### WORK TO DO
Copy the items below word for word, everything from the line containing "What is the measured span" down to the line containing "1427 millimetres", with both of those lines included.

### INFORMATION SHOWN
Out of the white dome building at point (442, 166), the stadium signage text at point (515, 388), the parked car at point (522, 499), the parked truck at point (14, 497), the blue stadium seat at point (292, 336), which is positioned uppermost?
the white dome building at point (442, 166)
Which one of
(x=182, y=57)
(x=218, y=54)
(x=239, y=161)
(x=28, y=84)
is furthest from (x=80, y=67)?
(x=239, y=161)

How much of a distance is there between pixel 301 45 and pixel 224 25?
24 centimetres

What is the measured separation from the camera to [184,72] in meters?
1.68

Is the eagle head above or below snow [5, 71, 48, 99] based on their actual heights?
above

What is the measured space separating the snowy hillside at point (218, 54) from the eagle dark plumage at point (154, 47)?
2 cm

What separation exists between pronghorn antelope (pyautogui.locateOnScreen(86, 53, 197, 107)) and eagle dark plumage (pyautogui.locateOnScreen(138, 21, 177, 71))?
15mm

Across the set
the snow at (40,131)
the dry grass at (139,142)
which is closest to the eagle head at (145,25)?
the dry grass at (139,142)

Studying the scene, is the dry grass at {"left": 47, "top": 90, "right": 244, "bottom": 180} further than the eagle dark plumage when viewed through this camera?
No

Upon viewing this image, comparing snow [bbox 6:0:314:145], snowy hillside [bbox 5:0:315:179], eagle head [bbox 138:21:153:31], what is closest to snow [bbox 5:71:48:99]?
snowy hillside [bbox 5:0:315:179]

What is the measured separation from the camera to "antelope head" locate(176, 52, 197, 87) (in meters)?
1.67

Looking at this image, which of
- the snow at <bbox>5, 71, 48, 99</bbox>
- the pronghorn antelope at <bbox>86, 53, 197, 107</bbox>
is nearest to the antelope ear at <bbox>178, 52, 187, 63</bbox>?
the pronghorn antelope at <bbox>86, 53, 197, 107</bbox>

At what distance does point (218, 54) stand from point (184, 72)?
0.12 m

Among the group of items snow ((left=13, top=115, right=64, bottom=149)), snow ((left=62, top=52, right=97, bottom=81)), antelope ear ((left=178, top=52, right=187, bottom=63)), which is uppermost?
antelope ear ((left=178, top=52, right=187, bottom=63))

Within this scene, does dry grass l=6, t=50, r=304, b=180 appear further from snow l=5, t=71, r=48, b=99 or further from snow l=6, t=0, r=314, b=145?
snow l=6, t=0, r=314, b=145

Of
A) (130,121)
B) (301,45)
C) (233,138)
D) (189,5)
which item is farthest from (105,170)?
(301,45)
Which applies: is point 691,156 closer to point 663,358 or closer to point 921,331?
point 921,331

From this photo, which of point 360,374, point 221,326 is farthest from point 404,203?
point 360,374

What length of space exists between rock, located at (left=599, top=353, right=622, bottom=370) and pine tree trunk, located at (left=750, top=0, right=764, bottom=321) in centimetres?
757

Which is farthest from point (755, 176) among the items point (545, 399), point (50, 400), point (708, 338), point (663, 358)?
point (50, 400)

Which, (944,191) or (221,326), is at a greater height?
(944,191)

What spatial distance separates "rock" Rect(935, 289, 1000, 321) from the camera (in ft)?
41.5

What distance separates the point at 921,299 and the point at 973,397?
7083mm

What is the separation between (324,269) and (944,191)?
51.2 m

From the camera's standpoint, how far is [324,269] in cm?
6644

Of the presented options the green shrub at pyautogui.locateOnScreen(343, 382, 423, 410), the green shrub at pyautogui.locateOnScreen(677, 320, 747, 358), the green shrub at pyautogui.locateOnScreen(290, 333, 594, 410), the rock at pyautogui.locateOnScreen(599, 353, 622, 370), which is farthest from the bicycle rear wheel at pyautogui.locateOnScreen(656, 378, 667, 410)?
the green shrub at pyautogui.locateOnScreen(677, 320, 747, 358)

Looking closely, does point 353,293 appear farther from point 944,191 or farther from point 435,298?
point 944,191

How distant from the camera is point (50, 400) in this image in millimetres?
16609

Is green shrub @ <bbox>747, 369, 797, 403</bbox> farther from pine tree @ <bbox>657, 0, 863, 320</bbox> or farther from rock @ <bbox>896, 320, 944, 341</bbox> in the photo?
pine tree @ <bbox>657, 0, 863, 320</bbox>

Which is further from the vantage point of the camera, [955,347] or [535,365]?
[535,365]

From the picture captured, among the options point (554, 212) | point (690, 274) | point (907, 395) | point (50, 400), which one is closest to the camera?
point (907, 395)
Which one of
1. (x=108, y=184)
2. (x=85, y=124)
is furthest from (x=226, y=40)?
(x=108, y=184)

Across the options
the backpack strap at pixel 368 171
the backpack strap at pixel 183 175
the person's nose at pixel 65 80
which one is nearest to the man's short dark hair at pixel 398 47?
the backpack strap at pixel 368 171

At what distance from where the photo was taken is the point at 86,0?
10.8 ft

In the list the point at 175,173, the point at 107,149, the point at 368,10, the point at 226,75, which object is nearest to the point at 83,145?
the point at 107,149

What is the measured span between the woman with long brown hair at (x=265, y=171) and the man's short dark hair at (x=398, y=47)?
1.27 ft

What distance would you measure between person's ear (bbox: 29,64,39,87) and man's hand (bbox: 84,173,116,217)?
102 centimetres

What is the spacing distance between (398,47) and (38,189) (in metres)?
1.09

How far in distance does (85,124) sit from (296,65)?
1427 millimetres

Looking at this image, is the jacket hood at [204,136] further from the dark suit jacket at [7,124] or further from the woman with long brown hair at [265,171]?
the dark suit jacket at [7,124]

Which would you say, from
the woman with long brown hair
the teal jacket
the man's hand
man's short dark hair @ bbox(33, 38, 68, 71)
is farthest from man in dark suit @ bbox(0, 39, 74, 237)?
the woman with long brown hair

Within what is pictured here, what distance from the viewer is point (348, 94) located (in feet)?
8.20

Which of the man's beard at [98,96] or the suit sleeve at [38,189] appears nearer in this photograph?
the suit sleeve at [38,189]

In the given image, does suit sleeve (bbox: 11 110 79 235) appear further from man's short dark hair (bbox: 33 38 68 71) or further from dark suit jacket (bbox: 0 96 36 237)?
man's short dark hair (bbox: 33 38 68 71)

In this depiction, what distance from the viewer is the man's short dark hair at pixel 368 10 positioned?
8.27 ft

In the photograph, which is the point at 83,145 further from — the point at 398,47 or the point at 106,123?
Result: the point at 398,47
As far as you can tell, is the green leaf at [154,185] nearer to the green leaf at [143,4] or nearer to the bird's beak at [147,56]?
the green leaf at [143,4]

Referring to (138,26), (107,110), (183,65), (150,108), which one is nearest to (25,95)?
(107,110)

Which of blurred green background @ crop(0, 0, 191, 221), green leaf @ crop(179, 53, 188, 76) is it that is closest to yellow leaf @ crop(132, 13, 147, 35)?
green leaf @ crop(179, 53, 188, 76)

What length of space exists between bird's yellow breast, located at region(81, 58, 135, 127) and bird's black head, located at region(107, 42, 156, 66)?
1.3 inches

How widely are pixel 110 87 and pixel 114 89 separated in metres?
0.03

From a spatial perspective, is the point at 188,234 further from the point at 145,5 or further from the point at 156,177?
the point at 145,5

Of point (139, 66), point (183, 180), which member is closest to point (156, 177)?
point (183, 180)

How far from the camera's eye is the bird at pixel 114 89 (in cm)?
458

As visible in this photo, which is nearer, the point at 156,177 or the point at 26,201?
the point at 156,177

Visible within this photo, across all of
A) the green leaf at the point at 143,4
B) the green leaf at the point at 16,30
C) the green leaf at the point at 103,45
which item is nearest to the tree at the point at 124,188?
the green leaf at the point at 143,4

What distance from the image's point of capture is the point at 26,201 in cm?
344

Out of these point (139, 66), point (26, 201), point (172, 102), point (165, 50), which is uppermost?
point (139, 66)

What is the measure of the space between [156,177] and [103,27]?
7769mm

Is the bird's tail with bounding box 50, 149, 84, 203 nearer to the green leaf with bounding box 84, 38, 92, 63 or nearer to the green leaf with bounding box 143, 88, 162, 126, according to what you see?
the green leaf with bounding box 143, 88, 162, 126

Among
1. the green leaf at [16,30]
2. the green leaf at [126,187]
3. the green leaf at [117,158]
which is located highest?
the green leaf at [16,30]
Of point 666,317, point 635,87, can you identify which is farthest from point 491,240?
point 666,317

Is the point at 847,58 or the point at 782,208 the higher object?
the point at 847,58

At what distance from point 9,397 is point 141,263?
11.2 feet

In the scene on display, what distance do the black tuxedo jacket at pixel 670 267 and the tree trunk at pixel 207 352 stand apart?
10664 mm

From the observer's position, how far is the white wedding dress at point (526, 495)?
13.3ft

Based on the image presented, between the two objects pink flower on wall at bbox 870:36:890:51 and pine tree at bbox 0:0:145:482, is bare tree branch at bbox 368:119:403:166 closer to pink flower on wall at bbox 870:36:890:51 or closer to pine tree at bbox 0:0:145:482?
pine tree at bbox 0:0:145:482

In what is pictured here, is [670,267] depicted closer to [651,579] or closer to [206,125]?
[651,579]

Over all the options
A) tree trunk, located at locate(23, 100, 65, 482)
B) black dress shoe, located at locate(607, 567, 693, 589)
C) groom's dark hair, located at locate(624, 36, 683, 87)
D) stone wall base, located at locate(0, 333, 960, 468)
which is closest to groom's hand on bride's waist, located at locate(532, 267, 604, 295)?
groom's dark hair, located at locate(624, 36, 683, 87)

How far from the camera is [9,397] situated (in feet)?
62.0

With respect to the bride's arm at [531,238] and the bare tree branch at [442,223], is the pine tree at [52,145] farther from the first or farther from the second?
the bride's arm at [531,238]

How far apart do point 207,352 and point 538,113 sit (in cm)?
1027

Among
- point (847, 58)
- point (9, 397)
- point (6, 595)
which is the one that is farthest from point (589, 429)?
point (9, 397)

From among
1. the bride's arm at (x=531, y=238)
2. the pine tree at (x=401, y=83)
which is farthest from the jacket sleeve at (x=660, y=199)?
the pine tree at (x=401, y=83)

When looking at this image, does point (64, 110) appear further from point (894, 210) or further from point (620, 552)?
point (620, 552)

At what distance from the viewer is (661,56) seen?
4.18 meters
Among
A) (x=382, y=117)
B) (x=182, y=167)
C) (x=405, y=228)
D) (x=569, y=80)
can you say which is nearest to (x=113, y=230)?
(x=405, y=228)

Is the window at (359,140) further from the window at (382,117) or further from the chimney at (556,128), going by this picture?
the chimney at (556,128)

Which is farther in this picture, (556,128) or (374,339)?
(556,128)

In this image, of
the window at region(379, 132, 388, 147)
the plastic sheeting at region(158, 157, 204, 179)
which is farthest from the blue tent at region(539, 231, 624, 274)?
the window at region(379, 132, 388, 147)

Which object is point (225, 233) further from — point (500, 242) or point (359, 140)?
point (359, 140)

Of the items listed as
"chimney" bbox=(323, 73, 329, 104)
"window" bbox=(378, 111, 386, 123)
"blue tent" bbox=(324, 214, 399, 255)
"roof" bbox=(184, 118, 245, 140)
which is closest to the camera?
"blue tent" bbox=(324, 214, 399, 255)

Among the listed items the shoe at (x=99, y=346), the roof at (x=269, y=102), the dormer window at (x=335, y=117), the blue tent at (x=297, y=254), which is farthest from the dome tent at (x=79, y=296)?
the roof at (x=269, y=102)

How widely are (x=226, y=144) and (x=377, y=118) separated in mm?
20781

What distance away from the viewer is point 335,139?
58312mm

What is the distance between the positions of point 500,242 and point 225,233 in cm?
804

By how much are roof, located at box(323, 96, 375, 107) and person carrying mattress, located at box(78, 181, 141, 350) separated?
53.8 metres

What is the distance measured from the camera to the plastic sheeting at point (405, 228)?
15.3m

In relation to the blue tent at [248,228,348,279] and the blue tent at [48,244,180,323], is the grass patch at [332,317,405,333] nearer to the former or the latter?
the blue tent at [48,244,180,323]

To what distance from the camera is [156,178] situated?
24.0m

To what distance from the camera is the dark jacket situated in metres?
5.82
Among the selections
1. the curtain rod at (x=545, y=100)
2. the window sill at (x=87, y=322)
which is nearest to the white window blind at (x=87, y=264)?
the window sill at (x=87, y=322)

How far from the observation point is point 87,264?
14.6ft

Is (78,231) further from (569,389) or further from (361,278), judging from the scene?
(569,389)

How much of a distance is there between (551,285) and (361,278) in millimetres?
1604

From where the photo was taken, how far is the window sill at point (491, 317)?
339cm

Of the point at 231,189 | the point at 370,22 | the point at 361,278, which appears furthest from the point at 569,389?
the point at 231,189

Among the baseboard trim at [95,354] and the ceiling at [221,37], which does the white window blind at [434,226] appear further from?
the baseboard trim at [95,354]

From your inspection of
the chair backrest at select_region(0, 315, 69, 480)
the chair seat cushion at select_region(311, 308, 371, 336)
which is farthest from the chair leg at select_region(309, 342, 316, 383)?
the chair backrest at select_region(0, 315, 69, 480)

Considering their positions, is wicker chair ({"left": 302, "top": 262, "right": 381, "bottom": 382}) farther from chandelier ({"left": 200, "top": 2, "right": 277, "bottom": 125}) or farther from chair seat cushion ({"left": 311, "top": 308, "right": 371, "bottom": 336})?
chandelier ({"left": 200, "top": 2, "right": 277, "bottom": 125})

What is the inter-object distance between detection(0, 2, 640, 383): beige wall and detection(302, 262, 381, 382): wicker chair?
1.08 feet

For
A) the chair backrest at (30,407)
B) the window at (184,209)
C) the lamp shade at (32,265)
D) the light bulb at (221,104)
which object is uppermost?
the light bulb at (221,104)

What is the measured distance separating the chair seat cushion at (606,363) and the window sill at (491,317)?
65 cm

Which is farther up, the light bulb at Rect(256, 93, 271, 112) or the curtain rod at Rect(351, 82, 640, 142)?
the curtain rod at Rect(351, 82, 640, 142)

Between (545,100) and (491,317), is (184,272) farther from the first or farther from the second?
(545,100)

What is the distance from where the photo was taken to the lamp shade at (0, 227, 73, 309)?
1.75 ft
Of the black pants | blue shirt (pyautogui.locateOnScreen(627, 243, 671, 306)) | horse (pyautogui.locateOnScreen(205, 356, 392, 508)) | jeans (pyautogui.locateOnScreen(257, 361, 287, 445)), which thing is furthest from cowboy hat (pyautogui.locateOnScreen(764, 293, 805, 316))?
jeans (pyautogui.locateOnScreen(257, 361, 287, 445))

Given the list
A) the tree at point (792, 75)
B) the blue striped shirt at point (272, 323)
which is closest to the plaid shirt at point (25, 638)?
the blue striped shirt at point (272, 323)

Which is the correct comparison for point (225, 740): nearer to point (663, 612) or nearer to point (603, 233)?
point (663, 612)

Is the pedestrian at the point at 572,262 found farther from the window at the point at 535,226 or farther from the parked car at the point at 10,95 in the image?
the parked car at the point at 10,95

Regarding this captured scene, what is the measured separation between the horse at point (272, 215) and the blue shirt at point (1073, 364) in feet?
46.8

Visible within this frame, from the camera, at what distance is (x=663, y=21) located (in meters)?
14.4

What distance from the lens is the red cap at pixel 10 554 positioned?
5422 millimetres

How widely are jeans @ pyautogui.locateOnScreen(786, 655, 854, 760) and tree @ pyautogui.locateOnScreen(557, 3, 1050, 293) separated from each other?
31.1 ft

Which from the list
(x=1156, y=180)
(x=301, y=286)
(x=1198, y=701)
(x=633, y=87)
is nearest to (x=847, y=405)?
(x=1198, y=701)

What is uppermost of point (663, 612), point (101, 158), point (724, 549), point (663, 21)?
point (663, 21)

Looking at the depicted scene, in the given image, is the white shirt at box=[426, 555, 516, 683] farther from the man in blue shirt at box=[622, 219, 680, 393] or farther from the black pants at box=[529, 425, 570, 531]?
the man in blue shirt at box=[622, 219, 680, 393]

### FINISHED TASK
What is the measured span between the woman with long brown hair at (x=265, y=171) and the man's short dark hair at (x=398, y=47)?
1.27 ft

What distance would you measure between person's ear (bbox: 29,64,39,87) and man's hand (bbox: 84,173,116,217)?
102 centimetres

What is the spacing distance between (398,47) and (38,189) (in metres)?
1.09

How far in distance does (85,124) sit from (296,65)?
1427 millimetres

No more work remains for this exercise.